━━━ QUOTED PASSAGE

What an honorable mess to be in!
I prepared a small draft for James Bach, my teacher, to highlight some aspects of my research. It has been a long fight between my determination-- which is all the day saying "go and do it whatever it takes, now!" and my brain-- which says "this is very complicated, I can't do it! let's check the email first!"
As I found some courage to write wrong things and fail for a while, I wrote the draft. It consisted of:
- How could the qualitative research summary look like.
- What secondary elements are also worth including.
- What philosophical assumption, paradigms of research, and theoretical frameworks should probably be done. (Yes, this is English, it took me some weeks of study to verify it is 😵)
My previous work, and the draft I prepared, aimed to build a mental model on how qualitative research elaborated "scientifically" will look like. I've pasted the following table to emphasize my point:
So he replied:
"I think the table has to be broadly and gently interpreted. Let me put it this way: although you are always making assumptions about ontology. If you feel that ontology is an area of special mystery or confusion you could choose to focus on that. You would, of course, be making assumptions about the other things, but you don't necessarily do deep research in all those other areas. This is how you are going to do this "scientifically":
1/ You will run pilot studies to explore the variables and the methods
2/ having done that you will tighten up your protocol so that you are focusing on a clearly defined research idea
3/ you will systematically collect data on that
4/ you will consider threats to validity and generality
5/ you will find a way to analyze and summarize your results in light of various alternative hypotheses
All "science" means is systematically and skeptically examining how the world works."
I commented on "you will run pilot studies to explore the variables and the methods" with "sounds like I still here "
He replied: " Yes, exactly, that'd where you are, you are learning about protocols, methods, categories, testing itself, you are developing your MIND because in qualitative research the researcher is HIMSELF an instrument."

━━━━━━

- [WHAT THE TASK ASKS]
Reproduce the post on qualitative research word for word, between "What an honorable" and "summary look like.", inclusive. The items come from a different source than the post on qualitative research.

━━━ SOURCE MATERIAL

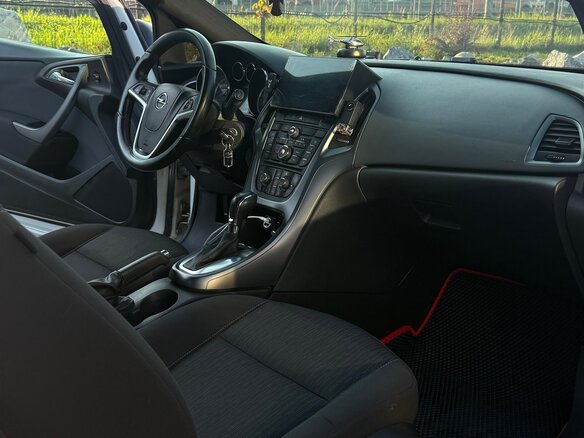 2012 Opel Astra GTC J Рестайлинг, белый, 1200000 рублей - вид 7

━━━━━━
━━━ SOURCE MATERIAL

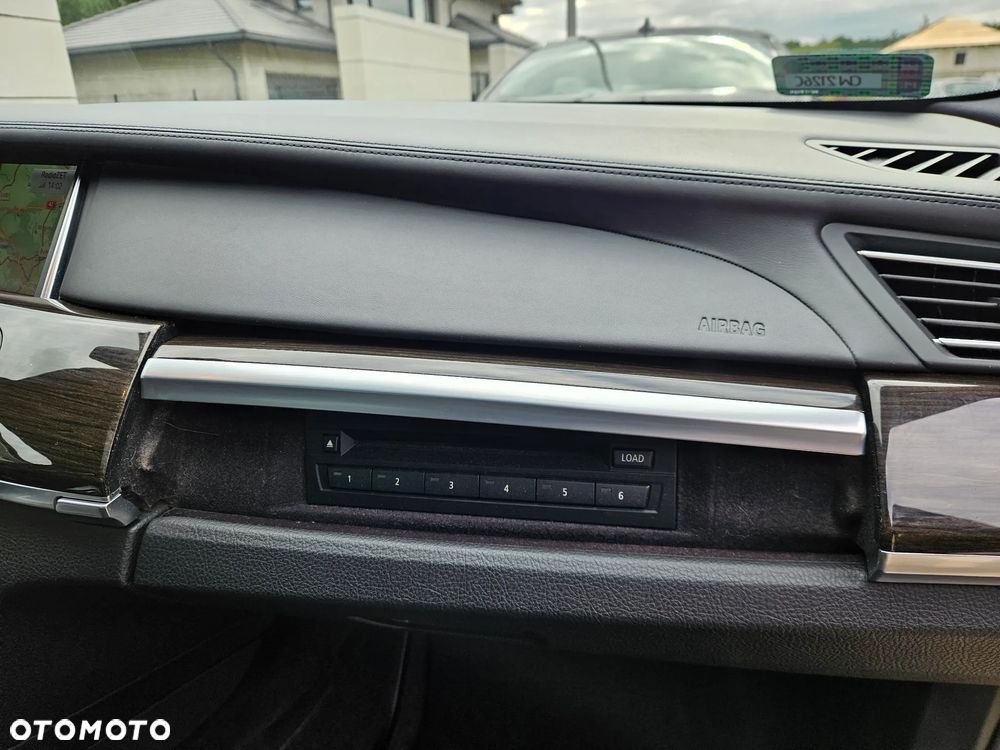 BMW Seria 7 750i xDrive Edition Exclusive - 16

━━━━━━
━━━ SOURCE MATERIAL

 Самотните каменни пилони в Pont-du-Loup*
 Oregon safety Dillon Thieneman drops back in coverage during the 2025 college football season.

━━━━━━

- [PROBLEM SOLUTION]
What an honorable mess to be in!
I prepared a small draft for James Bach, my teacher, to highlight some aspects of my research. It has been a long fight between my determination-- which is all the day saying "go and do it whatever it takes, now!" and my brain-- which says "this is very complicated, I can't do it! let's check the email first!"
As I found some courage to write wrong things and fail for a while, I wrote the draft. It consisted of:
- How could the qualitative research summary look like.